Welcome to the second of the 3 part exclusive unwrapping of the observations reported from the US FDA’s inspection of Lupin Pharmaceutical’s facilities. If you have directly jumped to this page, we would request you to read through the Introduction post and the first part of this series before you proceed ahead before you proceed ahead. Though this is not mandatory, a good read is a good read only if read from front to last and not from the middle to the last.
Part 2 –Covering the FDA’s inspection of the Goa facility which has operations in both Manufacture and Packing.

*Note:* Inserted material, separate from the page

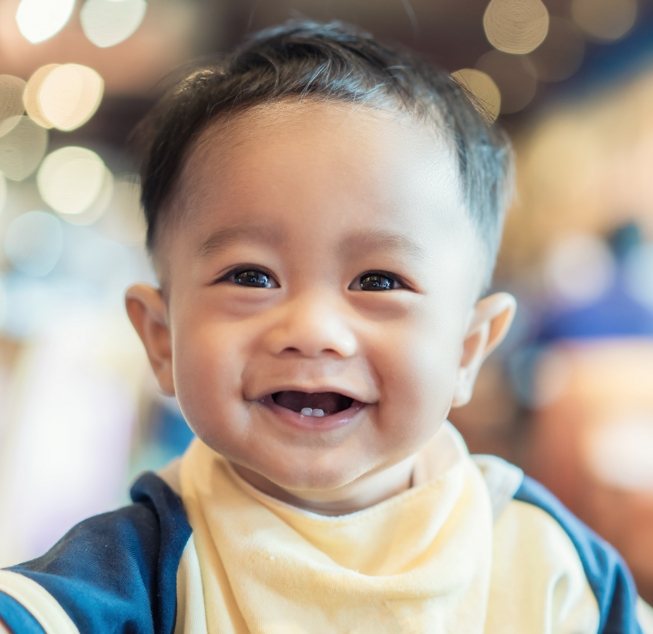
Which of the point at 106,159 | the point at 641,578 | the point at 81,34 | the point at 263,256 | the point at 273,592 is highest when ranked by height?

The facility does not have the permissions for API manufacturing.
Specifically related to the Goa plant, we were able to locate one recall that was performed in relation to the product manufactured at the Goa facility.
The US FDA revealed that (January 18, 2016), that Amerisource Health Services’ (ABC) initiated a recall of certain lots of Levofloxacin Tablets, USP, 500 mg packaged in 100-count (10 x 10) blister cards per carton (Levo 500mg Tabs).
The recall affects 3,888 cartons due to “Failed Dissolution Specifications: Unexplained low out of specification results for dissolution”. The Final Printed Labelling (FPL), indicates that Levo 500mg Tabs that are repackaged into the blister cards by ABC are manufactured by Lupin Pharmaceuticals, Inc. (Lupin) in Goa, India.
This section covers only the initial inspection. You will find the section covering the re-inspection below here.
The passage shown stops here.